CHALLENGES:
1 – Summarize the Apple stock discussion in two sentences.
2 – In the Apple stock discussion, quote the passage from "Post by phoebear611" to "year to all!".

DOCUMENT SECTION:
· · · · · · ·
Post by phoebear611 on Dec 17, 2019 10:42:25 GMT -5
So nice to see some of the old names still here - I read now and then but decided to say hi this time. Apple looking great here - For the fibonacci people 1.236 @ $284.80 and with enough buying power can get to $290 As for anyone else - if you are in a taxable account - you want to wait till the new year to sell and defer taxes which I believe is what you are basically seeing: a lack of sellers. No matter how you cut it - it's a definite "whee" which is both a fundamental as well as technical term. Hope everyone is enjoying this run ~ happy holidays and healthy new year to all!
"Apple (AAPL) continued to lead in buybacks, spending $17.6 billion in Q3 2019, ranking 8th in S&P 500 history, as the level was down 2.9% from their Q2 2019 $18.2 billion expenditure. Over the past 12-months, Apple has spent $69.7 billion on buybacks, down from $75.3 billion in the prior 12-month period. Over the five-year period they have spent $247.8 billion, more than the market value of Home Depot."
I'd rather have anxiety about Apple's meteoric rise than over it falling like a broken elevator.
Ono beat me to it; Despite its "meteoric rise," Apple is still trading below the S&P 500 average, i.e., still priced like a public utility.
· · · · · · ·
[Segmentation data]
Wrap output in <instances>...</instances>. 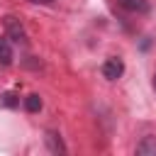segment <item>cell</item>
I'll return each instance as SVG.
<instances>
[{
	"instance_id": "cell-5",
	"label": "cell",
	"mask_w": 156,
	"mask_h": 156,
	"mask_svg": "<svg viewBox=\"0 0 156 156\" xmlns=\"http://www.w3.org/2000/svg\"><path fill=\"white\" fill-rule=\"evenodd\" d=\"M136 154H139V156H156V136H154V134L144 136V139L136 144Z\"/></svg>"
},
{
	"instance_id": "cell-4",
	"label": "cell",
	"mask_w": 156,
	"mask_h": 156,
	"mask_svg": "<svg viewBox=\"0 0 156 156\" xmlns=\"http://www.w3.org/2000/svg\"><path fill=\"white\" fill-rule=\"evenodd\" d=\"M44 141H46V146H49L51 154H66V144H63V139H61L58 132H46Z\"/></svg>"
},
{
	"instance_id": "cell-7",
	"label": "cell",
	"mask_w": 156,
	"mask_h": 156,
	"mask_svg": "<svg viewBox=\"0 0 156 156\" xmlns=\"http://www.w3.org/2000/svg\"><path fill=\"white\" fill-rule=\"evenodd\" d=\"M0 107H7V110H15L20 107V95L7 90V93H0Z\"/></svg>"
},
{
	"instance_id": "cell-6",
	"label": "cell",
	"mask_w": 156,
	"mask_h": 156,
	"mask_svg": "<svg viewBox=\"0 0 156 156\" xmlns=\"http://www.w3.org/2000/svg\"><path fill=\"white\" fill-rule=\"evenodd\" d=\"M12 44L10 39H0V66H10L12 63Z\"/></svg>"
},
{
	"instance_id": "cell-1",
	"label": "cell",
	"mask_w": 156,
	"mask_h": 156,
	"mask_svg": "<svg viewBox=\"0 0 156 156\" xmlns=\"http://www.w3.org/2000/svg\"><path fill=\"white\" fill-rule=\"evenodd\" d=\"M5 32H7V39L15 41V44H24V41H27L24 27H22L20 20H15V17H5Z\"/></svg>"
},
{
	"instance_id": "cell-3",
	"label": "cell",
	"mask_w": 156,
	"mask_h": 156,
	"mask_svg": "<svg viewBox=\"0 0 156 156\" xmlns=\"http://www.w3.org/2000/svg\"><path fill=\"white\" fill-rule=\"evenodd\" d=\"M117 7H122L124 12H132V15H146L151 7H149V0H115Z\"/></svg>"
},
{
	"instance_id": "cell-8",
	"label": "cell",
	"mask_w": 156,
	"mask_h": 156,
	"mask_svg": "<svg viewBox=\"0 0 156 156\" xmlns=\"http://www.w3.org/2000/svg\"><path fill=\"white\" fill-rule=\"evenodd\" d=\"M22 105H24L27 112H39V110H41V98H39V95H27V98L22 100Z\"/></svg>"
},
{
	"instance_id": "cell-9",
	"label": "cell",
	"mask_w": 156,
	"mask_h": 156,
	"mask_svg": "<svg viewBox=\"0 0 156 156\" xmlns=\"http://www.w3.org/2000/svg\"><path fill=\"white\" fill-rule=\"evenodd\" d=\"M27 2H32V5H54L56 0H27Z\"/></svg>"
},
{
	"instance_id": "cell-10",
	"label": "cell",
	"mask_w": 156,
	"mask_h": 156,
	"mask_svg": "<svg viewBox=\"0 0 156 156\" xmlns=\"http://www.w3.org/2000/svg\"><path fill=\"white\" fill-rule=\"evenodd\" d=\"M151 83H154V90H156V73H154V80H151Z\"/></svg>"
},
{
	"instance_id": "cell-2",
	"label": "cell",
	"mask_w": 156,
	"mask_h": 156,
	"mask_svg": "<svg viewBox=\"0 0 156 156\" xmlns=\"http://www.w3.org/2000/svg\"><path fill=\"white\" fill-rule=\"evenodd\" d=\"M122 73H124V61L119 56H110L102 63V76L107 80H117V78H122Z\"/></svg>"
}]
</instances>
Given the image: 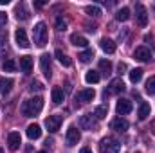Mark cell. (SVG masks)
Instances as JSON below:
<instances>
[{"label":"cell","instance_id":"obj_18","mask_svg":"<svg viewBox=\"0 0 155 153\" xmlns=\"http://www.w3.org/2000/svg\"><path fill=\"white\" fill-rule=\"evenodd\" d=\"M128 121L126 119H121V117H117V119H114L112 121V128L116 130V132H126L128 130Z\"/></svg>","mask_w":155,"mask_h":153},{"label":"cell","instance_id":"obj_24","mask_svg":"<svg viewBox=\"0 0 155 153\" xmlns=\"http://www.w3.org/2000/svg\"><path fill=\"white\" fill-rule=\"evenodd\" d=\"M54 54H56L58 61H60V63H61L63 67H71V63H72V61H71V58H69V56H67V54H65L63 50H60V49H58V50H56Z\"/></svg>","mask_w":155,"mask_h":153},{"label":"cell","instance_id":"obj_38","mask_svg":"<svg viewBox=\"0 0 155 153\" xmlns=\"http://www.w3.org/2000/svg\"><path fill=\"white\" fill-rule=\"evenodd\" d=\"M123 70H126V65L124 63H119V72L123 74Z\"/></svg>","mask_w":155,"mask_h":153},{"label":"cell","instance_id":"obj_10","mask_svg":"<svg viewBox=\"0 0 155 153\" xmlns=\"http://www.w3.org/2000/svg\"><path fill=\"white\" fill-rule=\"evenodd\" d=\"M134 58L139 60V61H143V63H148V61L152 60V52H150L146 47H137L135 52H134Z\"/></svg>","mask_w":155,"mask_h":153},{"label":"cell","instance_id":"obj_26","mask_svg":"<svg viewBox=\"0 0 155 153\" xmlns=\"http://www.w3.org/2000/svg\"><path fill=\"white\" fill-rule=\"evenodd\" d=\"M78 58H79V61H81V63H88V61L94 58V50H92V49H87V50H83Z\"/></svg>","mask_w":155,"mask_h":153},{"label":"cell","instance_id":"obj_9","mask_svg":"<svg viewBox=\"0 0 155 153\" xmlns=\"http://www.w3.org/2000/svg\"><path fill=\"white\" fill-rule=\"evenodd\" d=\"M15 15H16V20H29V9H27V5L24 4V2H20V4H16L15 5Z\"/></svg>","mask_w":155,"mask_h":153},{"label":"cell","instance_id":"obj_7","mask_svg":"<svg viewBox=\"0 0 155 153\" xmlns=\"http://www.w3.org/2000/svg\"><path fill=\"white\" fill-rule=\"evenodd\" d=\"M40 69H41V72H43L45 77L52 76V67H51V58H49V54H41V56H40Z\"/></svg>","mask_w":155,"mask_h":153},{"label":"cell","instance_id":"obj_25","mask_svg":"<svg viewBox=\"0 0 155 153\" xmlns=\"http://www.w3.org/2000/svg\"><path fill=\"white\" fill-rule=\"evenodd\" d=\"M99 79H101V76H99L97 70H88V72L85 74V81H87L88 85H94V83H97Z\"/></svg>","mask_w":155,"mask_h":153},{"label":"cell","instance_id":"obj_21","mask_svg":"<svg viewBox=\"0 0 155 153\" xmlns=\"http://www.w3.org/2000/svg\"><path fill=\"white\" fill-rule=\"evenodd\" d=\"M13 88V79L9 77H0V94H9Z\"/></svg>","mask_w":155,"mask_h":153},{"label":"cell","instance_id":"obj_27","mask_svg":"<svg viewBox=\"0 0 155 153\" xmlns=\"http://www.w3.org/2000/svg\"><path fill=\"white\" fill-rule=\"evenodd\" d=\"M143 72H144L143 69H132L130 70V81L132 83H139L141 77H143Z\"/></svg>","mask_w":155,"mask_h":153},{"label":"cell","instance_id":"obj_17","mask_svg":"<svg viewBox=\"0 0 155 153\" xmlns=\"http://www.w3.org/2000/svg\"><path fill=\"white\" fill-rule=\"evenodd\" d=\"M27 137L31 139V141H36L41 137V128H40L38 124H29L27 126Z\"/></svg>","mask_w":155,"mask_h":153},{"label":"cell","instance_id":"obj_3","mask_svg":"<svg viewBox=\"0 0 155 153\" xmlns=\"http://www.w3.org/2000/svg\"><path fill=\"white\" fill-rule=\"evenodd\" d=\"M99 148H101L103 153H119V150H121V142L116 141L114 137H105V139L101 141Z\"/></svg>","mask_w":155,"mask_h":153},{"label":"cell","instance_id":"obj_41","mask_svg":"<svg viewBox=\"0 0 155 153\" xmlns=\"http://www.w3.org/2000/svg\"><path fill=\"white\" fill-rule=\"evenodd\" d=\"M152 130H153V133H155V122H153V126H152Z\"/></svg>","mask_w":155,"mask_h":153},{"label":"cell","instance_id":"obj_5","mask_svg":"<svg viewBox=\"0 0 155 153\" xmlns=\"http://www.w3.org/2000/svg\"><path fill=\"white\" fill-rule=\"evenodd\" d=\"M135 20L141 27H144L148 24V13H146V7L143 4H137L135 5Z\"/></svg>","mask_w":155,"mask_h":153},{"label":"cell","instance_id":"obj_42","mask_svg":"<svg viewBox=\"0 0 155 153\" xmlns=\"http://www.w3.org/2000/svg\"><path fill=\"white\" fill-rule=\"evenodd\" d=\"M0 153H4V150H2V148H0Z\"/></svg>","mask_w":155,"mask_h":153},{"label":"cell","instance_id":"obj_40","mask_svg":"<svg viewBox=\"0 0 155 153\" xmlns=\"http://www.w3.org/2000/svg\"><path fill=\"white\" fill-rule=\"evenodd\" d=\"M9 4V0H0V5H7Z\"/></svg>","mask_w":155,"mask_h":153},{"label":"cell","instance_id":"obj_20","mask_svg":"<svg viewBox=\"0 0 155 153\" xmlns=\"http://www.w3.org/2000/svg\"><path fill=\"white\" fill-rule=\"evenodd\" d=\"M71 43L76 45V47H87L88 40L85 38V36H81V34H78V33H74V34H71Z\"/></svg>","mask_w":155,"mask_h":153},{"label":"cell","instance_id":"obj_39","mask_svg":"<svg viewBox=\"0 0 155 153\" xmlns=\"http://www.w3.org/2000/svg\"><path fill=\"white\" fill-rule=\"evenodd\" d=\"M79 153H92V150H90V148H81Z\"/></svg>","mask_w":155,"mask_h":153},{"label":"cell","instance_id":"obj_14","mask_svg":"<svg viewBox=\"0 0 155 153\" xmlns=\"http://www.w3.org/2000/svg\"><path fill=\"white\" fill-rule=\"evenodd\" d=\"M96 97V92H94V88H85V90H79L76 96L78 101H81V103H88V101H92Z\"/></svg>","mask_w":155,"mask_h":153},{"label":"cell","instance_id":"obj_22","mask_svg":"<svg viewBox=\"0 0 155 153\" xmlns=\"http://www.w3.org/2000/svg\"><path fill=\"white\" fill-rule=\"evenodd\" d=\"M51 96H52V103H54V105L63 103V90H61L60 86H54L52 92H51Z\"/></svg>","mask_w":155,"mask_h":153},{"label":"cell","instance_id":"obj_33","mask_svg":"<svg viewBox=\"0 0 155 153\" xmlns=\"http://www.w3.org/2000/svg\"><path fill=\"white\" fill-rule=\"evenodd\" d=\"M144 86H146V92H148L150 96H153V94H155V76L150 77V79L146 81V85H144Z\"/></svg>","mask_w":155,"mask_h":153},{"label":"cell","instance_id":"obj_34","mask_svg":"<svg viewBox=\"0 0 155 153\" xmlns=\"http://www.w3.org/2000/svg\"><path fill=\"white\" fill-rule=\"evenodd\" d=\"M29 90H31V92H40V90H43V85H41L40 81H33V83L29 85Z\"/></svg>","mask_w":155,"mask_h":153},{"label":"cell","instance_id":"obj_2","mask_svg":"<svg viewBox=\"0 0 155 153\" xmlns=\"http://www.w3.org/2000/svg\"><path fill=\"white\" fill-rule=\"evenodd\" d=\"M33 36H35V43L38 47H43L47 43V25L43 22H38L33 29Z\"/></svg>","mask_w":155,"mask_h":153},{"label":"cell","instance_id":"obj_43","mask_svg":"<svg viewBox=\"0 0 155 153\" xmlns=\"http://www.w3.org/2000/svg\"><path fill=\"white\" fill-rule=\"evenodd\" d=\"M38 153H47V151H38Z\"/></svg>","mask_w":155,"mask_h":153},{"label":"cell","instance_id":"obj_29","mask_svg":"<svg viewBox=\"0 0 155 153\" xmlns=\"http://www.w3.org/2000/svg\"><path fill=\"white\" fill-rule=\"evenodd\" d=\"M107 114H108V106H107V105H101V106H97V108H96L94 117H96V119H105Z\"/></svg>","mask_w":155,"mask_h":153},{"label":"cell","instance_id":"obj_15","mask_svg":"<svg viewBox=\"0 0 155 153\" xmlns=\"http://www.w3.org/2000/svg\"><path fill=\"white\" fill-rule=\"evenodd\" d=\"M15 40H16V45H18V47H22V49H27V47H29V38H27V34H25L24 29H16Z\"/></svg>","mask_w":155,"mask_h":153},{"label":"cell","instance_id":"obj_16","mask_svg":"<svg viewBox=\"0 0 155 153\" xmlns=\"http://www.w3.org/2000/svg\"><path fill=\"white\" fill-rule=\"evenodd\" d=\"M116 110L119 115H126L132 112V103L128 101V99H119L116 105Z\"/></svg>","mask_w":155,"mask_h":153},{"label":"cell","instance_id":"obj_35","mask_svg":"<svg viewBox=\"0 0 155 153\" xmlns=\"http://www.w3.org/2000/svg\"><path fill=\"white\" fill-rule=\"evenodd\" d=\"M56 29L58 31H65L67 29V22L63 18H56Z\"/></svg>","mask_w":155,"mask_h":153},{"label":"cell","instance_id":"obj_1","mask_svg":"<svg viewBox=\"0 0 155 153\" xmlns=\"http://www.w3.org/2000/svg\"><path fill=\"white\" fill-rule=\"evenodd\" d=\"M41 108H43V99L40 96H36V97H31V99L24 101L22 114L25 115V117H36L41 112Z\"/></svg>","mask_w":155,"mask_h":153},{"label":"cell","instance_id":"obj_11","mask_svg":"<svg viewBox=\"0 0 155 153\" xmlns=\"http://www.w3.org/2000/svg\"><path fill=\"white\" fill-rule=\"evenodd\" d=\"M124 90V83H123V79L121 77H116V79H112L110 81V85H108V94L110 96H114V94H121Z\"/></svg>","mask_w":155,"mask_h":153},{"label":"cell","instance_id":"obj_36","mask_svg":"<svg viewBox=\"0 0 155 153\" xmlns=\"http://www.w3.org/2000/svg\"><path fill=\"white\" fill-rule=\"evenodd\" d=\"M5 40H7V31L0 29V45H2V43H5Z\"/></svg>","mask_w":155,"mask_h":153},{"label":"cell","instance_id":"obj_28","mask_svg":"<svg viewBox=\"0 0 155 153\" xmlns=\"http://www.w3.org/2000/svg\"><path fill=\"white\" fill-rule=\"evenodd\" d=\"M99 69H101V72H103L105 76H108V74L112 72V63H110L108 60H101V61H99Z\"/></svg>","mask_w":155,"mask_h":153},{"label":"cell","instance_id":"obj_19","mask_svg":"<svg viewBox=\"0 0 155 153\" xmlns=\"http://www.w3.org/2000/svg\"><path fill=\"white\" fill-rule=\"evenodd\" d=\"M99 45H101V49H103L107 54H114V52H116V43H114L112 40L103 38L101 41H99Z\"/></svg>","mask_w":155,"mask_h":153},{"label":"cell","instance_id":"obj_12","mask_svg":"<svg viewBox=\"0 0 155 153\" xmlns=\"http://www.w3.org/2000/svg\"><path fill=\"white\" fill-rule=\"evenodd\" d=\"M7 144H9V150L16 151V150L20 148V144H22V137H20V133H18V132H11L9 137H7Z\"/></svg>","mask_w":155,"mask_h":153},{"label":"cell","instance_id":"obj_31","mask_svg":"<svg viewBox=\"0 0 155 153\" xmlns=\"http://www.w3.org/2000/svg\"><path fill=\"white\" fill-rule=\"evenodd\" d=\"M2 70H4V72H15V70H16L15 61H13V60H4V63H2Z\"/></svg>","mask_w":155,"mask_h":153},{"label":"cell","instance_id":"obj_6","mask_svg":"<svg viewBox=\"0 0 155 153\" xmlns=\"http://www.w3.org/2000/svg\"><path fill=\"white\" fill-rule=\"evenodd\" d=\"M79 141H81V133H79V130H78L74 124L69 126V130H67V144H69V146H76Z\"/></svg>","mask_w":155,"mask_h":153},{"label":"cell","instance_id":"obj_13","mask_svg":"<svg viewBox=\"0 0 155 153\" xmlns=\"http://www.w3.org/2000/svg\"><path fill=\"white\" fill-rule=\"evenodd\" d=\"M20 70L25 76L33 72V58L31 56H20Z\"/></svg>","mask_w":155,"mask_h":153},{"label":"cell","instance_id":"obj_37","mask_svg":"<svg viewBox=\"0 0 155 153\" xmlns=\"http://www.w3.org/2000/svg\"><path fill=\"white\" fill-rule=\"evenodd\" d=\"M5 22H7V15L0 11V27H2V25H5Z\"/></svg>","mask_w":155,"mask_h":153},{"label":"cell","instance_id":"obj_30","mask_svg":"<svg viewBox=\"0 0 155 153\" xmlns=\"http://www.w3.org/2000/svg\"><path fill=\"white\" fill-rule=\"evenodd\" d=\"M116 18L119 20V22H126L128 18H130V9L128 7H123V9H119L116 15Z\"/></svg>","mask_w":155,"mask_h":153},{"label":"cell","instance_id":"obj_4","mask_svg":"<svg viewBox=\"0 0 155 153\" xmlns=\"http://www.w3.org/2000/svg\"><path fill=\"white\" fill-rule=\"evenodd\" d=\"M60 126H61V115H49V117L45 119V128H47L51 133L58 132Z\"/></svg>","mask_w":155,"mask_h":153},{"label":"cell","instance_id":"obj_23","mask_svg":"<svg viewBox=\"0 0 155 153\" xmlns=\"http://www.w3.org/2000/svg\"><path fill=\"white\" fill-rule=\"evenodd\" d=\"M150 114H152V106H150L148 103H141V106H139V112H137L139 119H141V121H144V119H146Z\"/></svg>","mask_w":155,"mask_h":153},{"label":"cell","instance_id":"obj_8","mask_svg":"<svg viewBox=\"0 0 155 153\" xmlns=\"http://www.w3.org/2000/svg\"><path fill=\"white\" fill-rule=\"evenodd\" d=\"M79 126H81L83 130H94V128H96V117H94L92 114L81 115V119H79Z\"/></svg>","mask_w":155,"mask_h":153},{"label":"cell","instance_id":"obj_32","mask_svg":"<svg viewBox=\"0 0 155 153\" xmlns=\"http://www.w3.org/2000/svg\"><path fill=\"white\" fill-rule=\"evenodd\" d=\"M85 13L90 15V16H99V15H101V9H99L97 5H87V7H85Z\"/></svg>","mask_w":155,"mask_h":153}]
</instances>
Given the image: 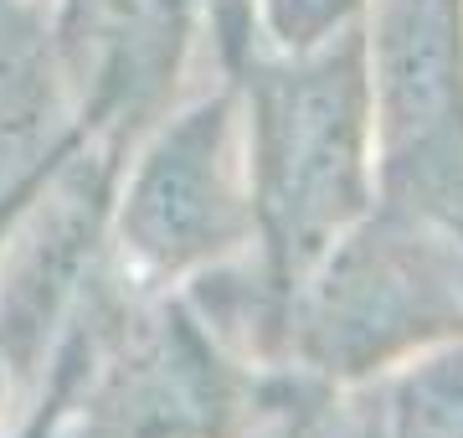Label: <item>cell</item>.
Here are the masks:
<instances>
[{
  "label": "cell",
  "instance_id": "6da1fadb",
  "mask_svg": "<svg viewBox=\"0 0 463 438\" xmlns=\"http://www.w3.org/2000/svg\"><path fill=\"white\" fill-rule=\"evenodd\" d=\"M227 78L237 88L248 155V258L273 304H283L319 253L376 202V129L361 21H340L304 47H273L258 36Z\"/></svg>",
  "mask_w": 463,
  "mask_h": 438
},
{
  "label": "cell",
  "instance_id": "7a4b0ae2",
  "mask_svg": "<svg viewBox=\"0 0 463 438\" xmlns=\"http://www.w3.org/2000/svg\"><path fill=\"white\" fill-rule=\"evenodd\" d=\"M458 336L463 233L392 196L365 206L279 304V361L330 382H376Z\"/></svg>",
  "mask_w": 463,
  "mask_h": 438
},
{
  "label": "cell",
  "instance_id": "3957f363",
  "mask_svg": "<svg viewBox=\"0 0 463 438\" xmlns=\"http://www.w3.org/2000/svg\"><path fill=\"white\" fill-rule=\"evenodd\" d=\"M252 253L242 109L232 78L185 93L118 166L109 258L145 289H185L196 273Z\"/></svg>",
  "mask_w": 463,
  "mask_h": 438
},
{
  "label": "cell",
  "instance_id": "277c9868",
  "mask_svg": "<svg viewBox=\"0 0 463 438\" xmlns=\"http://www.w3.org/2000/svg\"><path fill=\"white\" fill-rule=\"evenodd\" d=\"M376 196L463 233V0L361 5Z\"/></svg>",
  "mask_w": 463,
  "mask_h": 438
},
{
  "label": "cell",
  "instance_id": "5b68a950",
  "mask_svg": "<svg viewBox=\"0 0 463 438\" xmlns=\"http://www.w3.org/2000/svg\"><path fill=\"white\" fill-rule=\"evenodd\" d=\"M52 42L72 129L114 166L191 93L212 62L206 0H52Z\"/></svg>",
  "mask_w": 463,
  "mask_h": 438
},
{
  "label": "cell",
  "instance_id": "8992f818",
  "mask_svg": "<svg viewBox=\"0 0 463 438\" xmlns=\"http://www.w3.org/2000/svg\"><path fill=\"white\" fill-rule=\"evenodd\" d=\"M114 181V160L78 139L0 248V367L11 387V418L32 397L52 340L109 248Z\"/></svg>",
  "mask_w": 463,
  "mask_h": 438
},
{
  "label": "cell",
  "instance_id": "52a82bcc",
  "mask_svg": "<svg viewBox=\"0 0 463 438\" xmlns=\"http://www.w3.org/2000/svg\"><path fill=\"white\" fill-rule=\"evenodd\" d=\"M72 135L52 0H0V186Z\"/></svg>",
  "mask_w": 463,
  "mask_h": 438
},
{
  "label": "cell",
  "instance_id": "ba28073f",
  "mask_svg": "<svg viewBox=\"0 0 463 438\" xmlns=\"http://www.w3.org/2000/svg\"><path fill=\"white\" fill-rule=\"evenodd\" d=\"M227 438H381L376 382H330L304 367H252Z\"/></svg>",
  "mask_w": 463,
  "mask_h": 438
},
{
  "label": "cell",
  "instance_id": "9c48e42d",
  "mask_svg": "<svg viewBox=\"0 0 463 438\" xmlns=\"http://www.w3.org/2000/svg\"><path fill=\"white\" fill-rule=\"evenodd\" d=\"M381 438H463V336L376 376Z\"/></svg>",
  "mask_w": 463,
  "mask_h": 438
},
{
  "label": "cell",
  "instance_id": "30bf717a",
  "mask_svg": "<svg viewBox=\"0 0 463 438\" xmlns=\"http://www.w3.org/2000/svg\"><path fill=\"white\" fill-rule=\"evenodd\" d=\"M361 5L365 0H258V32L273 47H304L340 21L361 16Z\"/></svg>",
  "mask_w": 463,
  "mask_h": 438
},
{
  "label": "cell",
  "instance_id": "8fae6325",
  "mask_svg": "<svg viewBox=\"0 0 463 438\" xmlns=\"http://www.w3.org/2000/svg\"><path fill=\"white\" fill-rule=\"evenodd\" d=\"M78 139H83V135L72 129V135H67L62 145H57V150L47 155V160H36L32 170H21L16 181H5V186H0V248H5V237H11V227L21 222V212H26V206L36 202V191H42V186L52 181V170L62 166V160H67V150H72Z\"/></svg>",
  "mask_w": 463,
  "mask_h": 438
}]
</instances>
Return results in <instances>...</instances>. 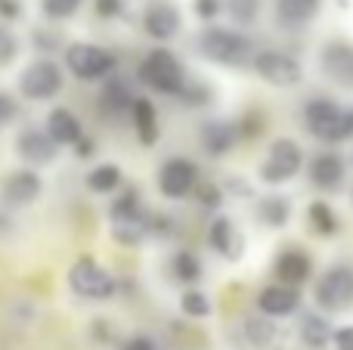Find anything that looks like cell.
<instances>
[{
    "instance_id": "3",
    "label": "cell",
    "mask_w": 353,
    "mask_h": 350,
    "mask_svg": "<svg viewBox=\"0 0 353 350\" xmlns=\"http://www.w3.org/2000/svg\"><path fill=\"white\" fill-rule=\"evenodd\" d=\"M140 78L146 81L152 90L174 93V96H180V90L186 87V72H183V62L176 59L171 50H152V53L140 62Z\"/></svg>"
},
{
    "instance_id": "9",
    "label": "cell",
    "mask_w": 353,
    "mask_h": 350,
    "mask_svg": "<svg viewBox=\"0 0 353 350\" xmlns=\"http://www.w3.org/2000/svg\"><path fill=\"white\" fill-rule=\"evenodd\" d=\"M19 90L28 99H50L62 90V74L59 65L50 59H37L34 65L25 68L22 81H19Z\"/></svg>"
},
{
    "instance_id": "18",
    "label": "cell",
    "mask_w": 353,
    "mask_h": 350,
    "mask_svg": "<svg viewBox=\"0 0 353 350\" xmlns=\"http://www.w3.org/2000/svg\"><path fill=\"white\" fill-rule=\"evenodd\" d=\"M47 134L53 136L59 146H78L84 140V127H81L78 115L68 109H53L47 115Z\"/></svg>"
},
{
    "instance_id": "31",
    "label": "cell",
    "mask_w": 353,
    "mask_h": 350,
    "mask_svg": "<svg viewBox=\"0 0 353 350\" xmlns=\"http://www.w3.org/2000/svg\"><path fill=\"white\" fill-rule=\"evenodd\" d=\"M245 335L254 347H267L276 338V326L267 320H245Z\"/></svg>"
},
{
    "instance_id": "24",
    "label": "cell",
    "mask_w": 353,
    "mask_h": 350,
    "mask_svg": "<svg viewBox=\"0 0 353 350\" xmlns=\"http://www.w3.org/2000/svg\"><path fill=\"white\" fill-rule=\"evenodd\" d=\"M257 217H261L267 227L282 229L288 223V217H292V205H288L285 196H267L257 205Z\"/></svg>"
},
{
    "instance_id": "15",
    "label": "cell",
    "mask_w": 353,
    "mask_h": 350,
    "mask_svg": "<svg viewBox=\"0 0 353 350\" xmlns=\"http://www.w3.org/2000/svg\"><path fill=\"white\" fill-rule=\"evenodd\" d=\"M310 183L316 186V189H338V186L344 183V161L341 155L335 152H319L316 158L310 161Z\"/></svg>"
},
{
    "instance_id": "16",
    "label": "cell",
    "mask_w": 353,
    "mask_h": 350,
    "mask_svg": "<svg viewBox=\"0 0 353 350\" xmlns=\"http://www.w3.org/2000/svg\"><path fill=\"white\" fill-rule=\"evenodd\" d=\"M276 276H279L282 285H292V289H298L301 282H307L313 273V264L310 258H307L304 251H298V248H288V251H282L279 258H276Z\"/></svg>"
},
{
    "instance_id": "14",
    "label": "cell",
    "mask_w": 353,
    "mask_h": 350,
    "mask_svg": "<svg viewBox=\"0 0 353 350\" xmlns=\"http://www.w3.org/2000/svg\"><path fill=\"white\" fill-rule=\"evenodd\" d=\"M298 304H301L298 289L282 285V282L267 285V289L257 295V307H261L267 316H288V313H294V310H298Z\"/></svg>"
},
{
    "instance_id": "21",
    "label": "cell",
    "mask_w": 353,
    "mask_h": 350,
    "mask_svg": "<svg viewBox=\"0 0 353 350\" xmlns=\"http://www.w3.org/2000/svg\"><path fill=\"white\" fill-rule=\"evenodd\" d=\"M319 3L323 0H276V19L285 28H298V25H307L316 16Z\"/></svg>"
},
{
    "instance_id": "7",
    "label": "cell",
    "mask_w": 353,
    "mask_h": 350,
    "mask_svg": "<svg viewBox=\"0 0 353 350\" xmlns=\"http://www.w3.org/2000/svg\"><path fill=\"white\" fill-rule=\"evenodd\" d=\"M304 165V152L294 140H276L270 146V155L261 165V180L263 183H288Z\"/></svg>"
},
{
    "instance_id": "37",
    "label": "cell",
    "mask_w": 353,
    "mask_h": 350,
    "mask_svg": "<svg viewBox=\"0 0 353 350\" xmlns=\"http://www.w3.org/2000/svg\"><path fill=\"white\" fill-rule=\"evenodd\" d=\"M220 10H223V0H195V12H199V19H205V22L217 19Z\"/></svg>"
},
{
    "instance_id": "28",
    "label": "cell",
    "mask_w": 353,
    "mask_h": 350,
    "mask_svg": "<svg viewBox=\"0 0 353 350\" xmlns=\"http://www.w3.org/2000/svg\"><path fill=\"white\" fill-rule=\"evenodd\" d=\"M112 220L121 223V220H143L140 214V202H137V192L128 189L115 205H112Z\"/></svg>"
· · · · · · ·
SET OF ANSWERS:
1 – A returning poster says Apple looks strong, names a Fibonacci level of 1.236 at $284.80 with a possible move to $290, and attributes the rise to a lack of sellers, since holders in taxable accounts wait until the new year to defer taxes. A quoted passage reports that Apple spent $17.6 billion on buybacks in Q3 2019 and $247.8 billion over five years, and other replies add that Apple still trades below the S&P 500 average despite its "meteoric rise."

2 –
Post by phoebear611 on Dec 17, 2019 10:42:25 GMT -5
So nice to see some of the old names still here - I read now and then but decided to say hi this time. Apple looking great here - For the fibonacci people 1.236 @ $284.80 and with enough buying power can get to $290 As for anyone else - if you are in a taxable account - you want to wait till the new year to sell and defer taxes which I believe is what you are basically seeing: a lack of sellers. No matter how you cut it - it's a definite "whee" which is both a fundamental as well as technical term. Hope everyone is enjoying this run ~ happy holidays and healthy new year to all!